* [What you will do]:
What's wanted here is the full listing below, repeated exactly, with no images in it.

* [Information given]:
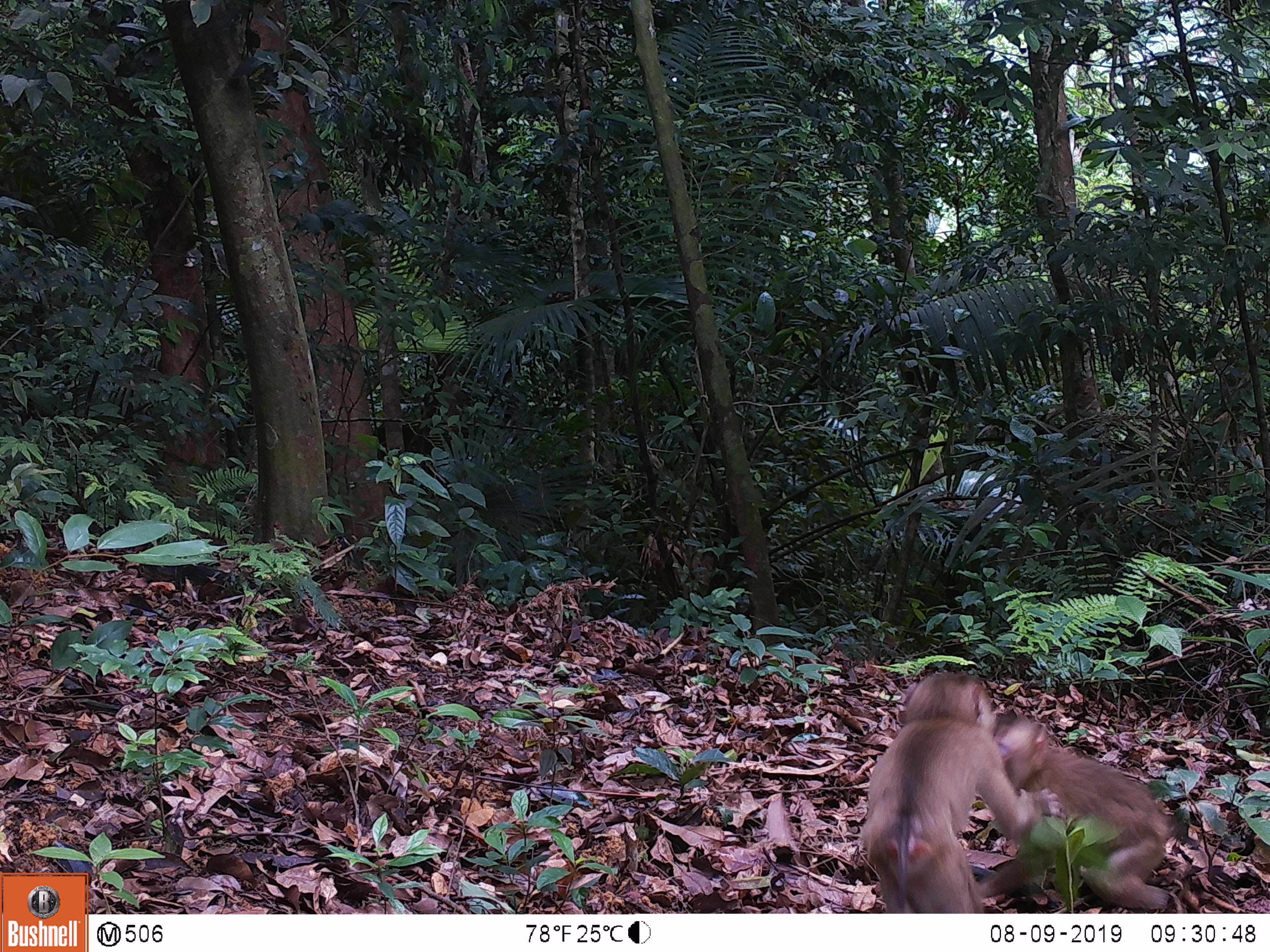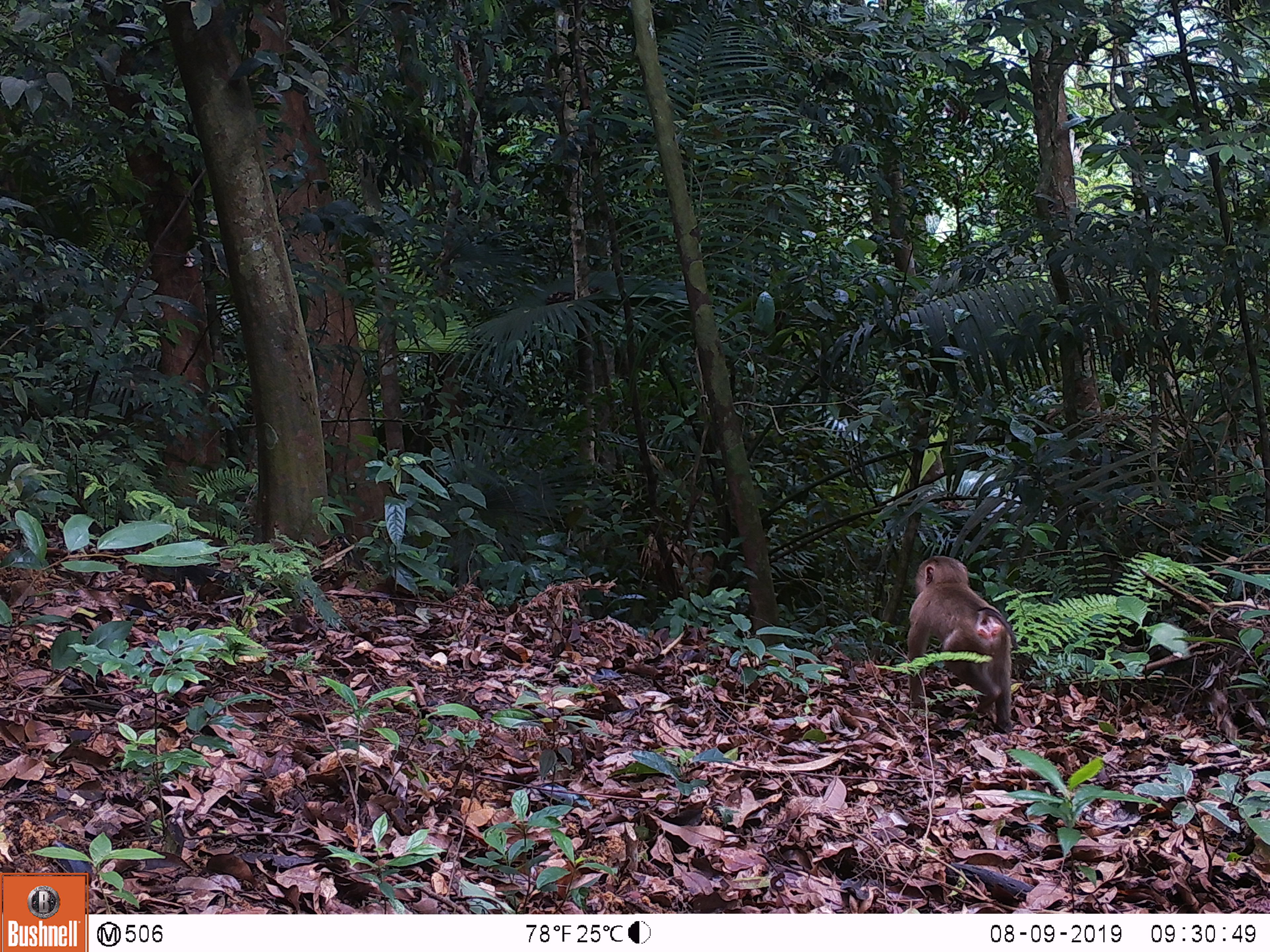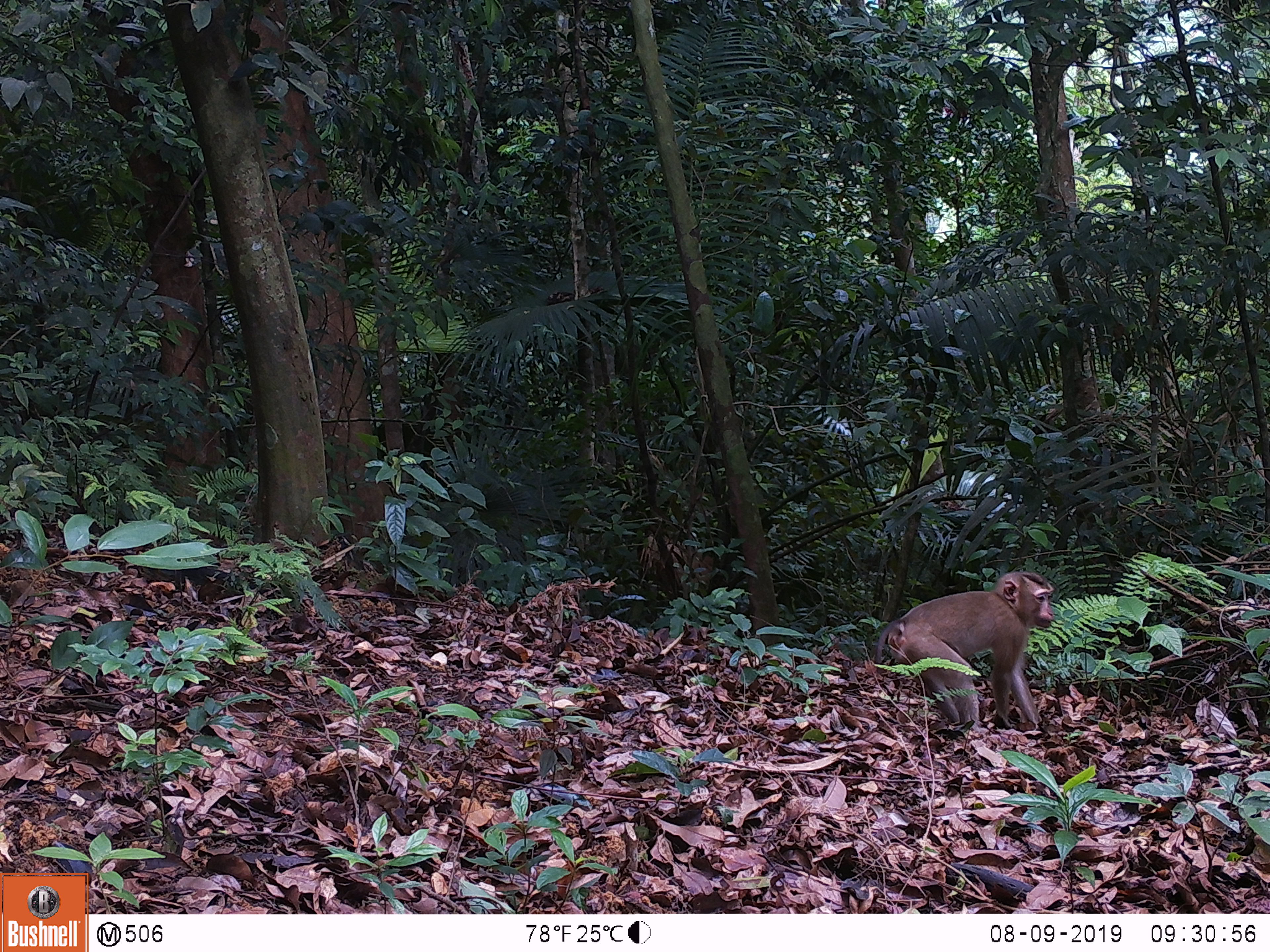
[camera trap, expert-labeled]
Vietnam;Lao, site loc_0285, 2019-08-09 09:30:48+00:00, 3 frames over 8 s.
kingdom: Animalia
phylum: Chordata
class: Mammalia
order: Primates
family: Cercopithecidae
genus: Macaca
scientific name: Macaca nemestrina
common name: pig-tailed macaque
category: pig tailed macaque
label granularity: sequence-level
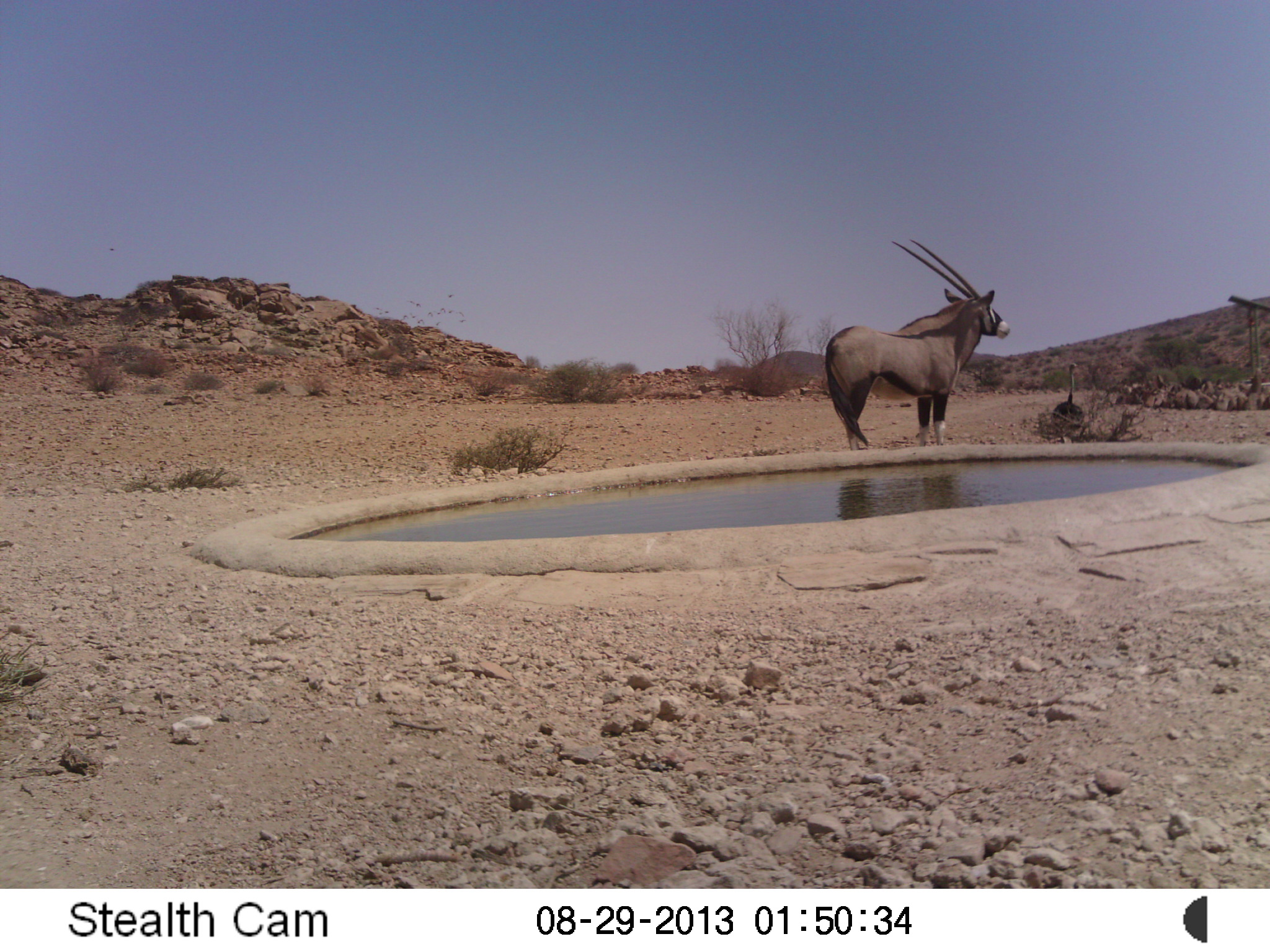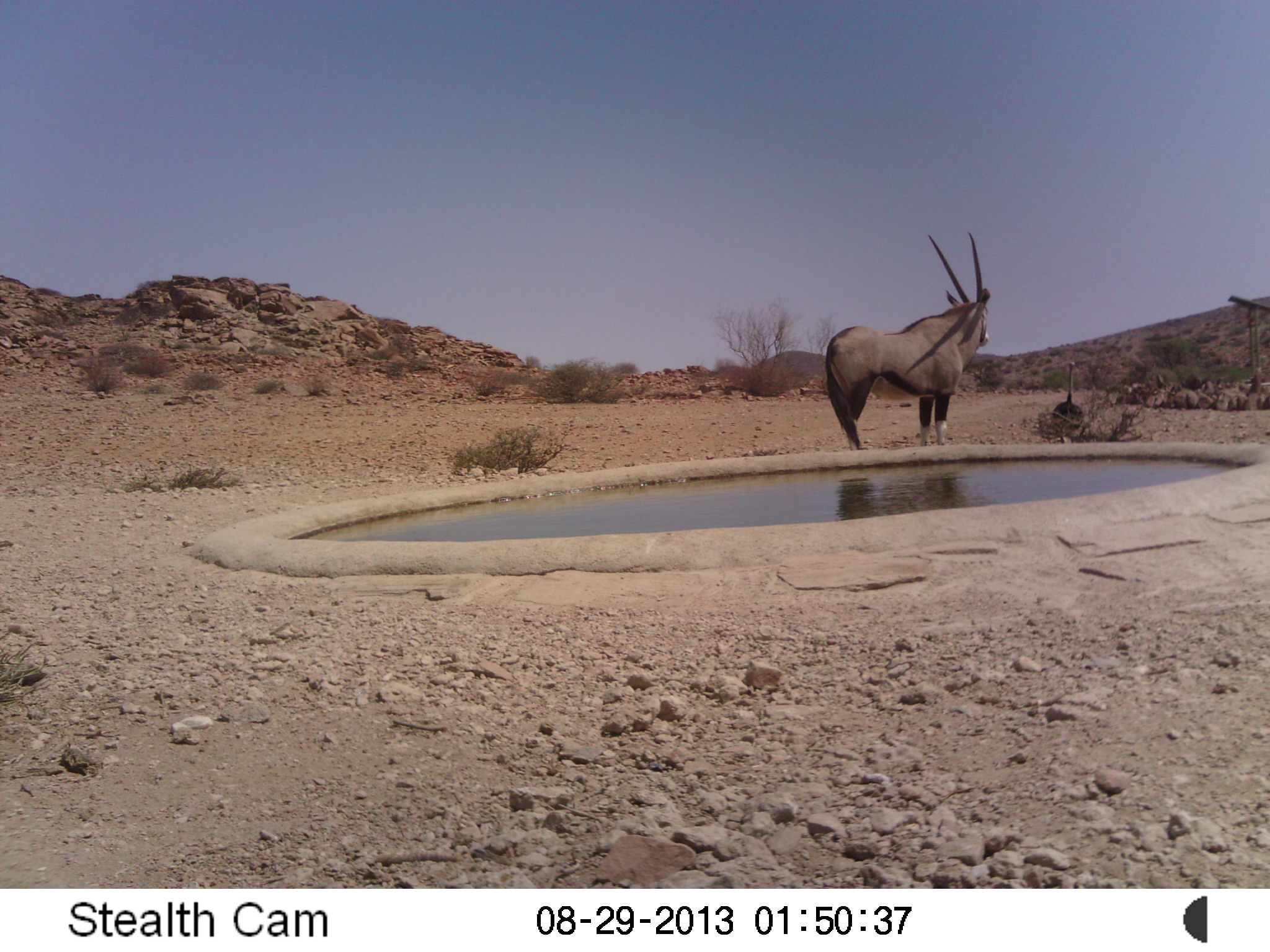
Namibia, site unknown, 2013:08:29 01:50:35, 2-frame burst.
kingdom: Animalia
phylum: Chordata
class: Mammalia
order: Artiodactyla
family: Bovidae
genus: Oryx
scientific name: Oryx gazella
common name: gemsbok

* [Output below]:
[camera trap, expert-labeled]
Vietnam;Lao, site loc_0285, 2019-08-09 09:30:48+00:00, 3 frames over 8 s.
kingdom: Animalia
phylum: Chordata
class: Mammalia
order: Primates
family: Cercopithecidae
genus: Macaca
scientific name: Macaca nemestrina
common name: pig-tailed macaque
category: pig tailed macaque
label granularity: sequence-level
Namibia, site unknown, 2013:08:29 01:50:35, 2-frame burst.
kingdom: Animalia
phylum: Chordata
class: Mammalia
order: Artiodactyla
family: Bovidae
genus: Oryx
scientific name: Oryx gazella
common name: gemsbok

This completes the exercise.